:: TEXTE ÉTUDIÉ ::

Afrique

Libération - La « polio » officiellement éradiquée en Afrique

Août 2020, par Info santé sécu social

Par LIBERATION, avec AFP — 25 août 2020

L’Organisation mondiale de la santé a annoncé la disparition de la maladie du continent africain après des années de campagnes de vaccination.

L’Afrique est désormais « libre ». L’Organisation mondiale de la Santé (OMS), une agence de l’ONU, a annoncé officiellement ce mardi que le virus de la « polio » était « éradiqué » du continent. Cela faisait quatre ans qu’aucun nouveau cas n’avait été enregistré.

« Grâce aux efforts déployés par les gouvernements, le personnel soignant et les communautés, plus de 1,8 million d’enfants ont été sauvés », s’est réjoui l’OMS dans un communiqué publié quelques heures avant l’annonce officielle. « Cela fait plus de 30 ans que nous avons lancé ce défi. Dire que je suis heureux, c’est un euphémisme ! », a déclaré Tunji Funsho médecin nigérian qui a consacré sa vie à cette cause.

Il faut normalement attendre trois ans sans cas déclaré pour obtenir la certification de l’OMS, mais l’organisation onusienne a préféré attendre quatre ans cette fois, « pour être sûre à 100% qu’il n’y a plus de danger », a précisé Tunji Funsho.

:::

* À VOUS
Pouvez-vous recopier intégralement l'article sur l'éradication de la polio en Afrique, sans rien y changer ?

:: DONNÉES SOURCES ::

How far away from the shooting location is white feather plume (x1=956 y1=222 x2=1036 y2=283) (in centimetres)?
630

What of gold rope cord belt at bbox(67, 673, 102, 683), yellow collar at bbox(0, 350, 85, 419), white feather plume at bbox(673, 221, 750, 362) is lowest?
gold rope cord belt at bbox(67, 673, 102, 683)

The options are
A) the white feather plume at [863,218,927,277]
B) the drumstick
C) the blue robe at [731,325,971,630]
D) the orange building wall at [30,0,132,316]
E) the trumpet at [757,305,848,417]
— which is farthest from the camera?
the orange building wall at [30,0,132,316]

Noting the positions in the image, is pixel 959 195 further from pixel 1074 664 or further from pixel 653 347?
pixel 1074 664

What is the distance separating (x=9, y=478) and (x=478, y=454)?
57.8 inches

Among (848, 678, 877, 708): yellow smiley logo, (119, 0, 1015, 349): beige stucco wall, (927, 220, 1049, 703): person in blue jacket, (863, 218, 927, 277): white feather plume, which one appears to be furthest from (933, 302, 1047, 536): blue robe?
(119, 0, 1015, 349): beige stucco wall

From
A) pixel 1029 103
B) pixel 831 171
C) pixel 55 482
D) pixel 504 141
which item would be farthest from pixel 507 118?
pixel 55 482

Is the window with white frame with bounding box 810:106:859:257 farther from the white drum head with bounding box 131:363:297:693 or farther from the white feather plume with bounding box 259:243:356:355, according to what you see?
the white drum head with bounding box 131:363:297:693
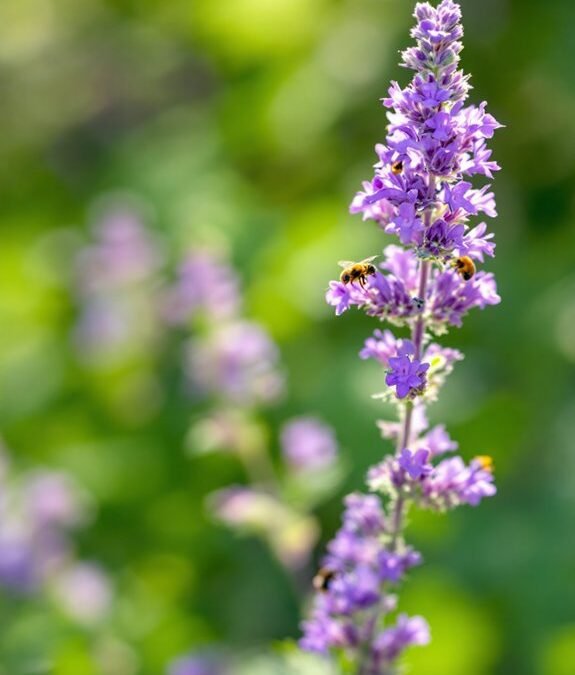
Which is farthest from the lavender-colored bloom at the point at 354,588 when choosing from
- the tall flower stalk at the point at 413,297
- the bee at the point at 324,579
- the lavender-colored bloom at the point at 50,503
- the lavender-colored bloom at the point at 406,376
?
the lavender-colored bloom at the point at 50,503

:::
:: DONNÉES SOURCES ::

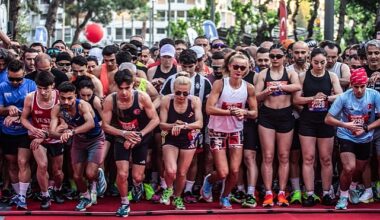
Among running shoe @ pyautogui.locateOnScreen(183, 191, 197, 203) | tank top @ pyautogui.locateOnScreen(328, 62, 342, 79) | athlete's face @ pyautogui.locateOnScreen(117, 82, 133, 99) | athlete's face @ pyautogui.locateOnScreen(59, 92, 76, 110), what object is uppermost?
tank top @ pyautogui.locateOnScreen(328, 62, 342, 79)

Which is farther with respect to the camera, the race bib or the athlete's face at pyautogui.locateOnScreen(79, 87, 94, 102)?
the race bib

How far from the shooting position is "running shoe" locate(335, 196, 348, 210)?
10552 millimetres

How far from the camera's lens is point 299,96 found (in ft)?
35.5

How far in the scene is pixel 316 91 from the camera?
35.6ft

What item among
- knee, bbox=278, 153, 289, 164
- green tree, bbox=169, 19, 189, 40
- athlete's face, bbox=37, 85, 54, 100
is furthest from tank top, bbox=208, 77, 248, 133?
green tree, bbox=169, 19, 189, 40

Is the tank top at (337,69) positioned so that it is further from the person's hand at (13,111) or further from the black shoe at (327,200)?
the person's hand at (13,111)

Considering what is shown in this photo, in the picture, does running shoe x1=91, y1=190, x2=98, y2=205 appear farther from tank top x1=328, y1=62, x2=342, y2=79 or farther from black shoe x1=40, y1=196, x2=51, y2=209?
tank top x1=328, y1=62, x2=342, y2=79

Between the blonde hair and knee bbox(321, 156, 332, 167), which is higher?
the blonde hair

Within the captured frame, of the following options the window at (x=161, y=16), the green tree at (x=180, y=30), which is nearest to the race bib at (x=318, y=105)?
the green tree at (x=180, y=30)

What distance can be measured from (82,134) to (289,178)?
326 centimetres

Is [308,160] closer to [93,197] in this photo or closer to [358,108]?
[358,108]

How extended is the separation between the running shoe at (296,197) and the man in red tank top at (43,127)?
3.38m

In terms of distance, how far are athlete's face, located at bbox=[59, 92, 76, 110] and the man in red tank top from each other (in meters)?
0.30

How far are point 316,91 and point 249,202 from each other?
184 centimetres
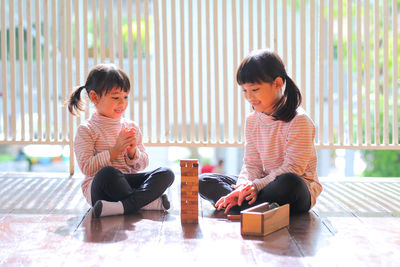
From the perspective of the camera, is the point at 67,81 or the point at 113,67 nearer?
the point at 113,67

:::
:: DONNÉES SOURCES ::

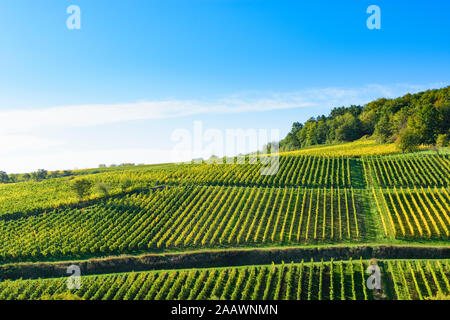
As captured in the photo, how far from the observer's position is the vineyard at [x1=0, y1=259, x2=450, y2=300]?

:::

* SOLUTION
Afrique

Libération - La « polio » officiellement éradiquée en Afrique

Août 2020, par Info santé sécu social

Par LIBERATION, avec AFP — 25 août 2020

L’Organisation mondiale de la santé a annoncé la disparition de la maladie du continent africain après des années de campagnes de vaccination.

L’Afrique est désormais « libre ». L’Organisation mondiale de la Santé (OMS), une agence de l’ONU, a annoncé officiellement ce mardi que le virus de la « polio » était « éradiqué » du continent. Cela faisait quatre ans qu’aucun nouveau cas n’avait été enregistré.

« Grâce aux efforts déployés par les gouvernements, le personnel soignant et les communautés, plus de 1,8 million d’enfants ont été sauvés », s’est réjoui l’OMS dans un communiqué publié quelques heures avant l’annonce officielle. « Cela fait plus de 30 ans que nous avons lancé ce défi. Dire que je suis heureux, c’est un euphémisme ! », a déclaré Tunji Funsho médecin nigérian qui a consacré sa vie à cette cause.

Il faut normalement attendre trois ans sans cas déclaré pour obtenir la certification de l’OMS, mais l’organisation onusienne a préféré attendre quatre ans cette fois, « pour être sûre à 100% qu’il n’y a plus de danger », a précisé Tunji Funsho.